Leadership Lessons from the Presidential Election

As someone who studies leadership and looks for tangible examples of it in action, I have certainly had plenty to digest over the past several months leading up to our Presidential election. The following are what rise to the top of my list to share with you today. It is important to mention that this is from an analysis of the election overall.
1) Love more and attack less. There are no shortages of critics who look to identify our mistakes, to amplify their impact and even exaggerate the circumstances. Just as the game of telephone illustrates the evolution of stories passed on from one to another, our critics' messages tend to evolve over time and with each new messenger introduced to the storyline. As leaders, we must block out the noise of our critics and focus on the facts. When we succeed, we must celebrate that success. When we make mistakes, we must admit our shortcomings, learn from them, and dust ourselves off as we move forward. Imagine a world where we loved more than we critiqued one another, a world where we intentionally looked for the good in others and stayed focused on the golden rule.
2) Don't lie. Period. End of lesson.
3) Prioritize the what with the how. Far too many people focus on what they want to accomplish and spend little time identifying and committing to how they will accomplish it. As time passes, people grow frustrated that they have not achieved their goals, often blame others for holding them back, and identify the obstacles in their way. Leaders recognize the importance of balancing what they want to accomplish with how they plan to make it happen. We are effective in life when we couple action plans with our goals, when we are just as clear about how we are going to succeed as we are about how we have defined success.
4) Unite and don't segregate. At the core of effective teams is respect, empathy and purpose. Individually, team members must remain focused on these core ingredients to achieve collective impact. When we actively listen to one another, including that which is left unsaid, we work to understand one another and can find common ground upon which we can grow. Leaders create cultures where people with diverse views unite in the spirit of recognizing that our diversity of thought fuels our innovation, makes us collectively stronger, and challenges our assumptions. When we segregate ourselves from one another and refuse to listen to understand each other, we grow fearful of those that think differently than us and compete only to win versus improving the quality of life for all.
5) Be proud of the example you set. As leaders, others are listening to each word we speak, paying attention to the decisions that we make, and following our actions. There is an incredible responsibility that comes with leadership. We must ask ourselves each day if we are proud of the example that we are setting for those around us.

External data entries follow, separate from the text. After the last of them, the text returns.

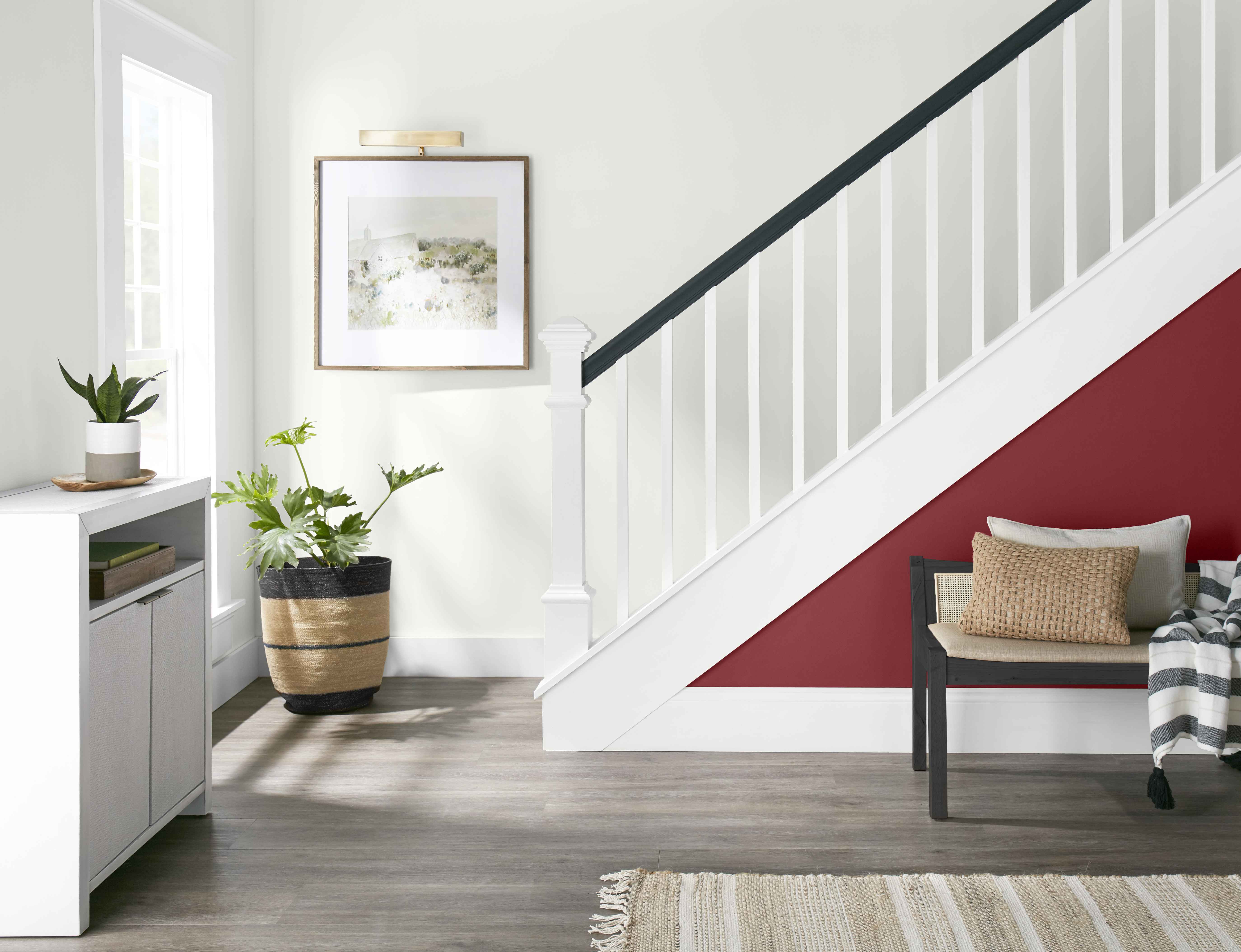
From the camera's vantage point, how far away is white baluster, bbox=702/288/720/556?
10.3ft

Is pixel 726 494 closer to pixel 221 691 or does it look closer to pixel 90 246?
pixel 221 691

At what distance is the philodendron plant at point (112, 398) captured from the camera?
8.25 ft

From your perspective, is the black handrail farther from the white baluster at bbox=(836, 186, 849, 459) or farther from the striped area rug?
the striped area rug

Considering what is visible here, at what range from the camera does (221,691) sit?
3820 mm

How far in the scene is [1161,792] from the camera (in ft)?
8.89

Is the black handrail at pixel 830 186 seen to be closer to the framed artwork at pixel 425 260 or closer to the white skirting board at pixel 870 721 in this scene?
the framed artwork at pixel 425 260

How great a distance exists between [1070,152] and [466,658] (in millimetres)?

6) Acknowledge others. Expressing gratitude for those that have helped them along their leadership journey is a strong trait of an effective leader. They acknowledge that they have gained valuable lessons from others, that they were open to receiving feedback and using the guidance of others to strengthen their character and commitment to growth. One's humility demonstrates an understanding of just how interdependent we all are in life.
What additional leadership lessons have you learned thus far?